The Banquet of Xiwangmu, the Queen Mother of the West, at the Turquoise Pond, eight-panel folding screen, ink, color, and gold on silk, 120.3 × 407.0 cm, Los Angeles County Museum of Art.

Yoonjung Seo is an art historian specializing in Korean art. She received her PhD recently in Art History from the University of California, Los Angeles. Her dissertation examines the ways in which meaning is constructed, modified, and reinstated both in textual and visual forms, and what may happen when themes from a literary text are adapted to painting and/or move across time and cultures. This inquiry further opens onto key cultural issues such as how Chinese antiquity has been appropriated by posterity in East Asia for self-fashioning and the celebration of contemporary events. She has worked as a teaching fellow at Seoul National University and at UCLA while pursing her MA and PhD degrees. During her research in Korea, she participated in three important exhibitions of Chosŏn court art. In 2012 she made contributions to an exhibition project of 17th-century Chinese painting at the Santa Barbara Museum of Art in California. During her Art Histories and Aesthetic Practices fellowship, she will focus on the role of women as agent of art, the socio-political significance of commemorative painting in the Chosŏn dynasty, and the circulation of knowledge through visual-textual sources in East Asian culture.

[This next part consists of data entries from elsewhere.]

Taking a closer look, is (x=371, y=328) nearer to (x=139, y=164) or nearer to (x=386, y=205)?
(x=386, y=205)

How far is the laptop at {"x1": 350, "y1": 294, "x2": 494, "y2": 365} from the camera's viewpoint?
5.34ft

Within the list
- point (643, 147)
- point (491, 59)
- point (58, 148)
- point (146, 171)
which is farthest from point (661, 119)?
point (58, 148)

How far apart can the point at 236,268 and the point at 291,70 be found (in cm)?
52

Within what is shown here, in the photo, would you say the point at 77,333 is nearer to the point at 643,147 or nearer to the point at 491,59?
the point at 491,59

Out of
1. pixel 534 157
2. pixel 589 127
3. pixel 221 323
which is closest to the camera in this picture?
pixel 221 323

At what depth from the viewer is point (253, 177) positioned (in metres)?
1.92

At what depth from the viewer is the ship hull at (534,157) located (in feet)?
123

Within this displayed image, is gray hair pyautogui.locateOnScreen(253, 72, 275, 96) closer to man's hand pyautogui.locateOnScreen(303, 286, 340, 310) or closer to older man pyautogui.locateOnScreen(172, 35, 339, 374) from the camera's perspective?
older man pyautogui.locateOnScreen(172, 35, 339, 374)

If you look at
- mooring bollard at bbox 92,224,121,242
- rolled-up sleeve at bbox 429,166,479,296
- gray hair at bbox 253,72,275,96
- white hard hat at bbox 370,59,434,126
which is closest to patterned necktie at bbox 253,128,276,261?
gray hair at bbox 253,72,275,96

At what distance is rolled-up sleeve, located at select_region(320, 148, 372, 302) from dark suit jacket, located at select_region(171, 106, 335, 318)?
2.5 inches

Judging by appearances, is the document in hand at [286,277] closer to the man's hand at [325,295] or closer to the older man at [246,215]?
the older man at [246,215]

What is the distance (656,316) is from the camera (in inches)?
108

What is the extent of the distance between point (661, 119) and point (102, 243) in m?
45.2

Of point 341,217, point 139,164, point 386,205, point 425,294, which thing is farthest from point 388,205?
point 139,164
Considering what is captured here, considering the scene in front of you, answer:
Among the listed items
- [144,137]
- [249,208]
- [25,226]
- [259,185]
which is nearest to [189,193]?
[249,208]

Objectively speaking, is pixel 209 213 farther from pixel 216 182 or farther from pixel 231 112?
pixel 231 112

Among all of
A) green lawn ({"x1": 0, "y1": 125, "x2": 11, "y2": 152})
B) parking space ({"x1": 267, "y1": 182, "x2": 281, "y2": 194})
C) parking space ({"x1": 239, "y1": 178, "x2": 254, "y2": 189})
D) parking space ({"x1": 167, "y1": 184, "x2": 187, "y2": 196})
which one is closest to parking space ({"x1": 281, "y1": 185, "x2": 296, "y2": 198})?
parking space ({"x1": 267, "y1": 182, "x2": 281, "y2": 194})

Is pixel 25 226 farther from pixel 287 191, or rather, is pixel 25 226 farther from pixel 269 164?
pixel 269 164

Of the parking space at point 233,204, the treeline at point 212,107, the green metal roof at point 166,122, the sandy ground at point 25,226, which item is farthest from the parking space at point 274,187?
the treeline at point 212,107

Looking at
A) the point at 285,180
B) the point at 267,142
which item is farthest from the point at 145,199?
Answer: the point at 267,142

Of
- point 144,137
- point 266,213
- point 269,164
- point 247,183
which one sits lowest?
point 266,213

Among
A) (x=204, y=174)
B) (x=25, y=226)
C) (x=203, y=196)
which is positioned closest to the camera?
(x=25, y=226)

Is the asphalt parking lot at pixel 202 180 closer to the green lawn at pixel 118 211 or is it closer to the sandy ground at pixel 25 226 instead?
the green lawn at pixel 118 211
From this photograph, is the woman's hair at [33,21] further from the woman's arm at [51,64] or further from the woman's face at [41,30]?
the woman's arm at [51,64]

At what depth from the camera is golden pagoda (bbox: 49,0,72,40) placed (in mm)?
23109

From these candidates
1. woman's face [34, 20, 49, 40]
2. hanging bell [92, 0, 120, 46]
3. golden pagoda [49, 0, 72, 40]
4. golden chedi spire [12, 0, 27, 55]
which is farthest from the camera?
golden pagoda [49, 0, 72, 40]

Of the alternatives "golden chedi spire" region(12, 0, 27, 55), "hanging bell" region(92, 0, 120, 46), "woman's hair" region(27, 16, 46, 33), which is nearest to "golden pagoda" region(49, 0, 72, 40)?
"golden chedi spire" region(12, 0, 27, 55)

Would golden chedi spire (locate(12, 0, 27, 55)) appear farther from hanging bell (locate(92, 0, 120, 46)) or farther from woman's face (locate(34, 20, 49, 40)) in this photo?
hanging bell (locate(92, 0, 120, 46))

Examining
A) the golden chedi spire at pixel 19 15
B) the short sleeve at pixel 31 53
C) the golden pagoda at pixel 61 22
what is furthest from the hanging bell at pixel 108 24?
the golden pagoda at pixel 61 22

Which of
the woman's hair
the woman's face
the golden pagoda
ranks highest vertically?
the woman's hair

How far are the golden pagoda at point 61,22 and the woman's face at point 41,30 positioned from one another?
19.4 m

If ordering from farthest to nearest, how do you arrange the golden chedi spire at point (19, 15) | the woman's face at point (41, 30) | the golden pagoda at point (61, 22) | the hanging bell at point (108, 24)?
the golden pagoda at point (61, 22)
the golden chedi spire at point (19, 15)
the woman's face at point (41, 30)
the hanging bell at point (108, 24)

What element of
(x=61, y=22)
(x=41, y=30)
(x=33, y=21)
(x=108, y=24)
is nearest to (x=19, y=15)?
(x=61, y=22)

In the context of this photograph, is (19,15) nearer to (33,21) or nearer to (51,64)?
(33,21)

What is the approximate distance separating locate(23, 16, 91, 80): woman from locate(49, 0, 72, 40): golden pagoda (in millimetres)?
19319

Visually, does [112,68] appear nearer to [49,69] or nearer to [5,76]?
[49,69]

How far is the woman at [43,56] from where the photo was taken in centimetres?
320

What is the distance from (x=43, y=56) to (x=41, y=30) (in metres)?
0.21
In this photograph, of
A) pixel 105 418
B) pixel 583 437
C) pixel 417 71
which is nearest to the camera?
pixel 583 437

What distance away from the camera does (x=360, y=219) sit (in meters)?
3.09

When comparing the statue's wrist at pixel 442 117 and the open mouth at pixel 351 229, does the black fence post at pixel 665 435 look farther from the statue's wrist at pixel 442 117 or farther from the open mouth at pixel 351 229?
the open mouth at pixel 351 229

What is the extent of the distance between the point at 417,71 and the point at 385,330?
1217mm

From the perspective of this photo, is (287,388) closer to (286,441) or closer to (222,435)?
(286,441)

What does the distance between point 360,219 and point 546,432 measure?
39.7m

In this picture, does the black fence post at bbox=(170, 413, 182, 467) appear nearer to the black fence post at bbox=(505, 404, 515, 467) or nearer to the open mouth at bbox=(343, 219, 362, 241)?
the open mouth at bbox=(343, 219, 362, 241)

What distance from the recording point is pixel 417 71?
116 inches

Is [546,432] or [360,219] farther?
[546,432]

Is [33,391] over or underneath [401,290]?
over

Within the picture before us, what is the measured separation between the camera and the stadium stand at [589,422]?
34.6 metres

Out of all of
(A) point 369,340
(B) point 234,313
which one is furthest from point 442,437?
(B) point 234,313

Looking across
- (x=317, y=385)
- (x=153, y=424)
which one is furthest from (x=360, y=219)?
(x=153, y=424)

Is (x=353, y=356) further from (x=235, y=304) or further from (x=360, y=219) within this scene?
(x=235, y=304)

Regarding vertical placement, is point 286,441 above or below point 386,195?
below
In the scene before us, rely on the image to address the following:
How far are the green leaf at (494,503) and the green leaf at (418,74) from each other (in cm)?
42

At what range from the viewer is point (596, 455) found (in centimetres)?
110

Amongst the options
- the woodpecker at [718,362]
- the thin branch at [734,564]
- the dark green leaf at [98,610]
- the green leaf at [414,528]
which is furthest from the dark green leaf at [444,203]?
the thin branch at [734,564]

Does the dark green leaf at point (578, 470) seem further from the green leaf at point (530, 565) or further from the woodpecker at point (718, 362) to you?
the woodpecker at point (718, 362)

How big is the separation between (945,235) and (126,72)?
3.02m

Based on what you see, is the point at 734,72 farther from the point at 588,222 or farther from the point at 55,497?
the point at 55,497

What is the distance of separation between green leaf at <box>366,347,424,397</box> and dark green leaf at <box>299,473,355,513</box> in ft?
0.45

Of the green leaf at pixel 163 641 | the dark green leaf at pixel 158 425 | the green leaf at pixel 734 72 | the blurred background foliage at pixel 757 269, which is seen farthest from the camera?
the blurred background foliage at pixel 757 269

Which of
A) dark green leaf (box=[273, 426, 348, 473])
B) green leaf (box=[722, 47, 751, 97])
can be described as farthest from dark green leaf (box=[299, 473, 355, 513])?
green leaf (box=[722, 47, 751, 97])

The Sacred Past and the Celebrated Present: Chinese Figural Subjects in the Commemorative Court Painting of the Chosŏn dynasty in Korea

Yoonjung Seo intends to rework and expand her dissertation into a book manuscript and conduct a research project that results in a publishable journal article. The book delves into the complexity of transculturalism as embodied in Chosŏn court art during the eighteenth and nineteenth centuries, and discusses how Chinese historical figures and China’s cultural legacy were represented to satisfy the socio-political demands and local artistic conventions of Korea. The research project explores the significance of commemorative court paintings, the text-image relations, and the role of gender in production and consumption of art in eighteenth-Chosŏn society. Having identified the ink-rubbing version of drawings and illustrations of vernacular novels imported from China into Korea as possible sources of certain pictorial representations appearing in the Chosŏn screens, she investigates the origin, evolution, dissemination, and modification of a specific theme in terms of style, iconography, symbolic meaning, and socio-political connotation.